■ Vorliegender Textauszug:
____

Der Kläger des ersten Verfahrens, ein irakischer Staatsangehöriger
kurdischer Volkszugehörigkeit lebte bereits seit sechs Jahren in der
Bundesrepublik. Sein Asylverfahren war zwar erfolglos geblieben, sein
Aufenthalt wurde jedoch geduldet. Er erhielt bereits Analogleistungen
nach § 2 AsylbLG, als ihm nach Anhebung der Vorbezugsdauer durch das
Richtlinienumsetzungsgesetz (BGBl I 2007, 1970) erneut Grundleistungen
bewilligt wurden.

____

Einige Datensätze:
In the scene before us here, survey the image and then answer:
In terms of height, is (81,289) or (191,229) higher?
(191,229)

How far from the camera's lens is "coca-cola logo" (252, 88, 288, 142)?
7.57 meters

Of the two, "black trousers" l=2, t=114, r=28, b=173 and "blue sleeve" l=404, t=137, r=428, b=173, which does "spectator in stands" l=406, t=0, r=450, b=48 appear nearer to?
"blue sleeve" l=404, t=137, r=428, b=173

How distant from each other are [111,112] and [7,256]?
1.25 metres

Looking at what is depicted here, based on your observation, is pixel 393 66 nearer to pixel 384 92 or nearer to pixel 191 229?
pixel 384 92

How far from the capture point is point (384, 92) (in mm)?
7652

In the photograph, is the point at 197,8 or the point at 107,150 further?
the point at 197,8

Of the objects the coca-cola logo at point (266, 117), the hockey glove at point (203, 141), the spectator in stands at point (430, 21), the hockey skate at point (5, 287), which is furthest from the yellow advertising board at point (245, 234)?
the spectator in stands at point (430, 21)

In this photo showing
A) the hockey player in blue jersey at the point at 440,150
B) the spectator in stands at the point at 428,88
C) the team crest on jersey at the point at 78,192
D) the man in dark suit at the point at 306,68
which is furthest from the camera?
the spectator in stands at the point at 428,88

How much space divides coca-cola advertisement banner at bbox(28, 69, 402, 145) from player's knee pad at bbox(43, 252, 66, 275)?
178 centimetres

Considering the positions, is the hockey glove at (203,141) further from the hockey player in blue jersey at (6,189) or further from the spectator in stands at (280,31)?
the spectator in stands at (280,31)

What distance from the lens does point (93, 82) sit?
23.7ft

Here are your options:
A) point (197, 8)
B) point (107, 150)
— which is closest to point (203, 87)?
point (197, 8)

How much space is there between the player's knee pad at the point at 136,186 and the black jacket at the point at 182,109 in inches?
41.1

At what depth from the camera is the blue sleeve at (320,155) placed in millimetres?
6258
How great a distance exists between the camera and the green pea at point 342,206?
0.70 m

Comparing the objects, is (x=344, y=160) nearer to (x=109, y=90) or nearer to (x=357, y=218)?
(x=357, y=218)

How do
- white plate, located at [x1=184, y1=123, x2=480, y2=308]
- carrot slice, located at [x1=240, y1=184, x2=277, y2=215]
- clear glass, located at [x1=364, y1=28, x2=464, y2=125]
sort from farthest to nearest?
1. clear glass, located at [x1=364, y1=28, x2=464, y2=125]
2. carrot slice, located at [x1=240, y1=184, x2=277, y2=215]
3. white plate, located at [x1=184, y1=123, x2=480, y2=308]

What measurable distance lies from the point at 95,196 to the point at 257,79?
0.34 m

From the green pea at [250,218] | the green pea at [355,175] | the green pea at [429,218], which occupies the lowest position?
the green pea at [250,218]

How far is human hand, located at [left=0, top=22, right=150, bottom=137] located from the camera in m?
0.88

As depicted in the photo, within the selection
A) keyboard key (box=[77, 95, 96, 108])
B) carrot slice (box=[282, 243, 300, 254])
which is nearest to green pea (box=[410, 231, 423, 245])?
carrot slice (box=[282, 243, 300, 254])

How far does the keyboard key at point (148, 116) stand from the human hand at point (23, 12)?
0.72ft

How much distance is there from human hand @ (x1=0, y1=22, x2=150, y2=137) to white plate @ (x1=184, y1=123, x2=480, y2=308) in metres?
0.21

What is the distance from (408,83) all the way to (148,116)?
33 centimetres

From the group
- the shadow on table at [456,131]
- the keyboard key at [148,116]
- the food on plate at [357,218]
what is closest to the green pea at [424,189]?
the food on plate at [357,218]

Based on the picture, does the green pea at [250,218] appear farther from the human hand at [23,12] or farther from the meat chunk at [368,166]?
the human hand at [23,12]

____

■ Aufgaben und Übungen:
1. Geben Sie den Absatz, der mit „Der Kläger des ersten Verfahrens“ beginnt, aus dem Textauszug zum Asylbewerberleistungsgesetz als knappe Stichpunktliste wieder, ohne dass wesentliche Angaben verloren gehen.
2. Führen Sie den Textauszug zum Asylbewerberleistungsgesetz im Anschluss an seinen letzten Satz fort.
Die Datensätze stehen in keinem Zusammenhang mit dem Textauszug.

■ Lösungen je Aufgabe:
1.
- Kläger des ersten Verfahrens: irakischer Staatsangehöriger kurdischer Volkszugehörigkeit
- Lebte seit sechs Jahren in der Bundesrepublik
- Asylverfahren erfolglos, Aufenthalt jedoch geduldet
- Bezog bereits Analogleistungen nach § 2 AsylbLG
- Nach Anhebung der Vorbezugsdauer durch das Richtlinienumsetzungsgesetz (BGBl I 2007, 1970) wurden ihm erneut Grundleistungen bewilligt

2.
Die siebenjährige Klägerin des zweiten
Verfahrens ist in Deutschland geboren. Ihre Mutter war aus Liberia
eingereist. Im verfahrensgegenständlichen Zeitraum war die Klägerin im
Besitz einer Aufenthaltserlaubnis. Mittlerweile ist sie deutsche
Staatsangehörige. Der Klägerin wurden ab Januar 2007 Grundleistungen
nach § 3 AsylbLG bewilligt, da ihre Mutter den Lebensunterhalt bis dahin
größtenteils aus Erwerbstätigkeit bestritten hatte und damit die
Vorbezugszeit nicht erfüllte.
In beiden Fällen blieben
Widerspruch und Klage ohne Erfolg. In den Berufungsverfahren setzte das
LSG Essen die Verfahren aus und legte dem BVerfG die Frage zur
Entscheidung vor, ob § 3 Abs. 2 Satz 2 Nr. 1 und Abs. 2 Satz 3 i.V.m.
Abs. 1 Satz 4 Nr. 2 AsylbLG sowie § 3 Abs. 2 Satz 2 Nr. 2 und Nr. 3
i.V.m. Abs. 1 Satz 4 Nr. 1 AsylbLG mit dem Grundgesetz vereinbar sind.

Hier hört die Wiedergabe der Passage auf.